什么是“记忆重击”？

Very often it is a buffer overrun; as an example, this code:

char buffer[8];
buffer[8] = 'a';

will "stomp" on whatever happens to be in the next thing in memory after buffer. Generally speaking, 'stomping' is when memory is written to unintentionally.

Memory is "stomped" when a piece of code manipulates memory without realizing that another piece of code is using that memory in a way that conflicts. There are several common ways memory can be stomped.

One is allocating, say, 100 bytes of memory but then storing something past the 100th address. This memory might be used to hold something completely different. This is particularly hard to debug because the problem will appear when something tries to access the victim that was stomped on, and the code that stomped on it may be totally unrelated.

Another is accessing memory after it was freed. The memory may be allocated for another object. Again, the code that shows the problem may be related to the newly-allocated object that got the same address and unrelated to the code that caused the problem.

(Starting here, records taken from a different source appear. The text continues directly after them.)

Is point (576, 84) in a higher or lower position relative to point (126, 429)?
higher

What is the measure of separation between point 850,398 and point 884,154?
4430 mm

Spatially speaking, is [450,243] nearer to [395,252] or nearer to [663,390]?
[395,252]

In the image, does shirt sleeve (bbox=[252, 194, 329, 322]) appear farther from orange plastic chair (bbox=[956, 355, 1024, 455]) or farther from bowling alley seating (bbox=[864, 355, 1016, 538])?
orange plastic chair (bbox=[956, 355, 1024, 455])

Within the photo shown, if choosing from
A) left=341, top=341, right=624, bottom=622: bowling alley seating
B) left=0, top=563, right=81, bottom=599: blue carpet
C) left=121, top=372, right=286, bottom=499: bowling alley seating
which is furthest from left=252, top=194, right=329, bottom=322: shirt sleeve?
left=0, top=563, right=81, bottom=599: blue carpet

Other answers basically are correct, but I would like to give an example.

int a[10], i;
for (i = 0; i < 11 ; i++)
a[i] = 0;

int i, a[10];
for (i = 0; i < 11 ; i++)
a[i] = 0;

These samples may lead into infinite loop (or may not lead), because it is undefined behavior.

Very likely variable i in memory is stored just after array. So accessing a[10] could actually access i in other words it could reset loop counter.

I think it is good example that demonstrates memory "stomping".